Action item
Repeat all of the data below word for word, keeping no images.

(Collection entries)
==========

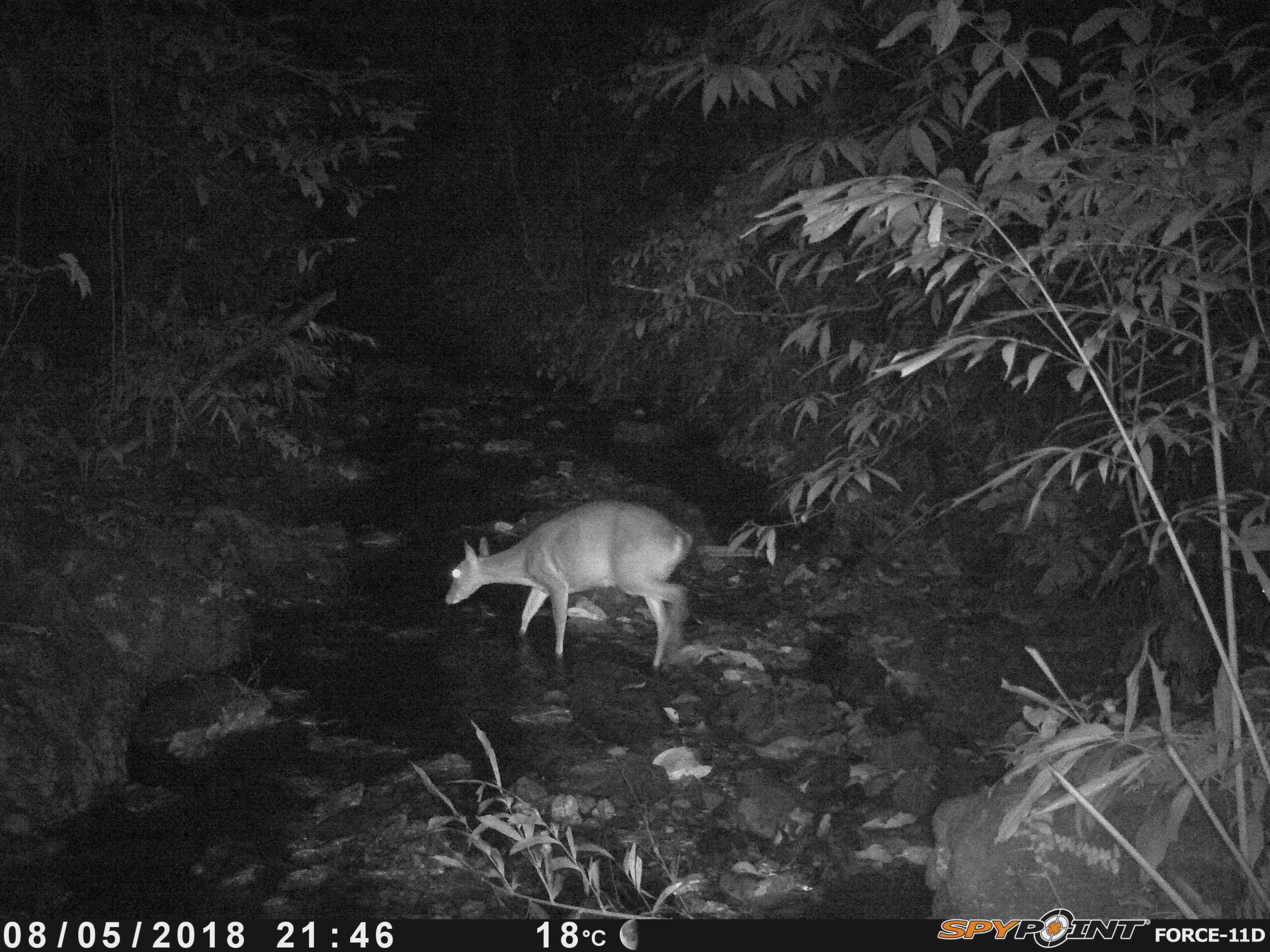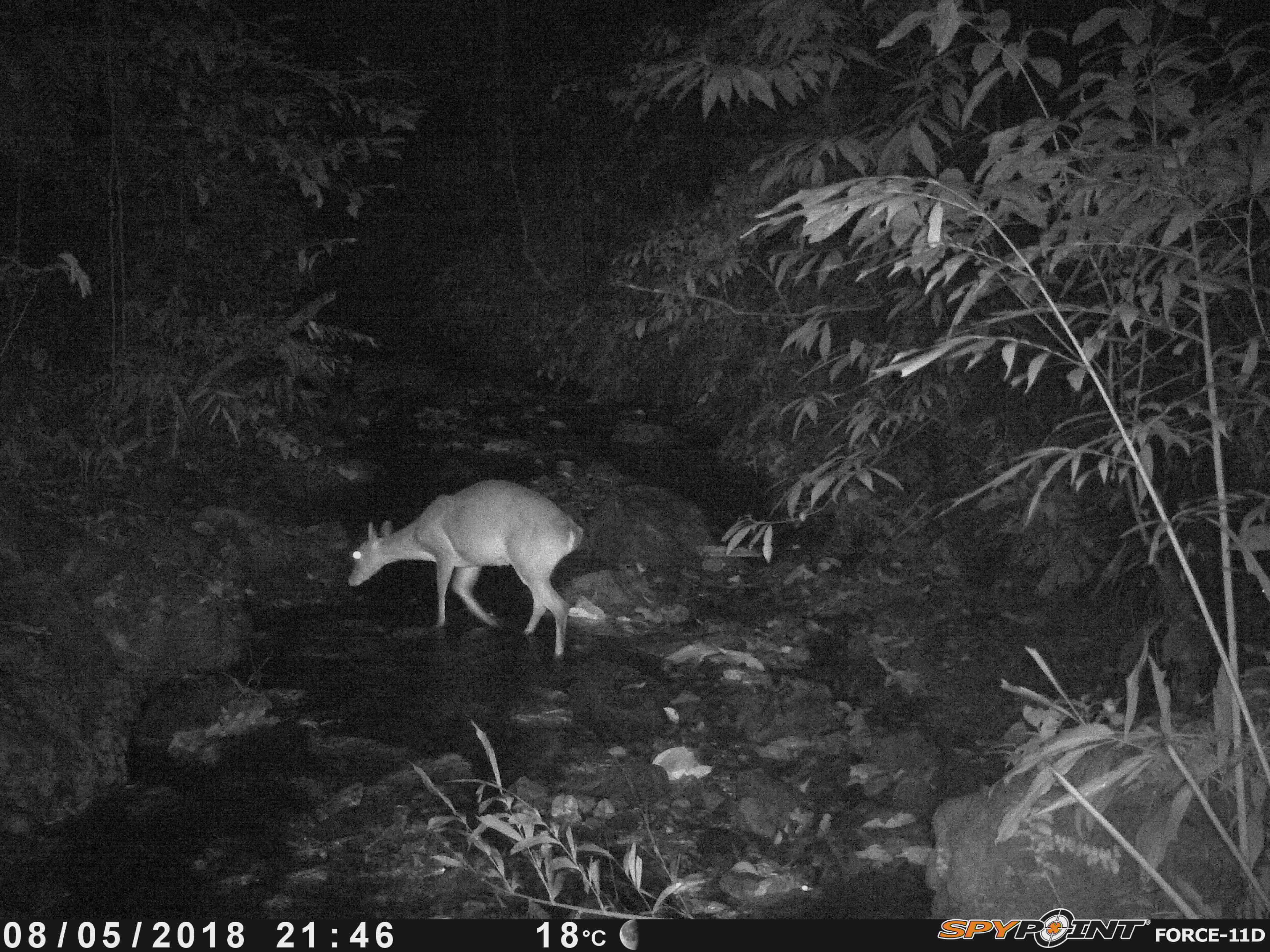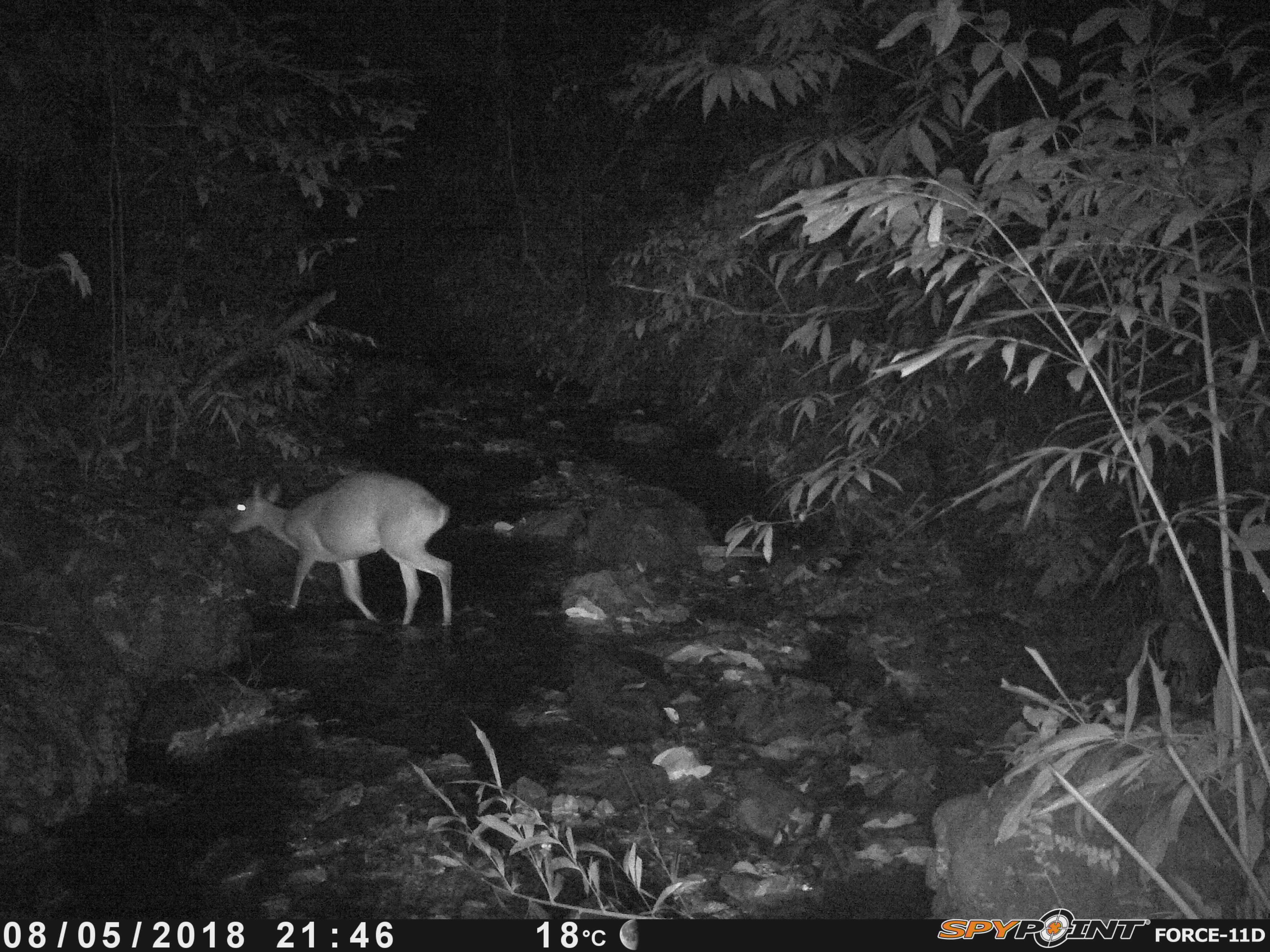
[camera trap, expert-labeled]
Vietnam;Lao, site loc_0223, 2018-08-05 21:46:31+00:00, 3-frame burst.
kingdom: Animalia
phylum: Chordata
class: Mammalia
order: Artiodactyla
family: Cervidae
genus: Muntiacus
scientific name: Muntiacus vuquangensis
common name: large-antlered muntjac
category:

==========

Task response
[camera trap, expert-labeled]
Vietnam;Lao, site loc_0223, 2018-08-05 21:46:31+00:00, 3-frame burst.
kingdom: Animalia
phylum: Chordata
class: Mammalia
order: Artiodactyla
family: Cervidae
genus: Muntiacus
scientific name: Muntiacus vuquangensis
common name: large-antlered muntjac
category:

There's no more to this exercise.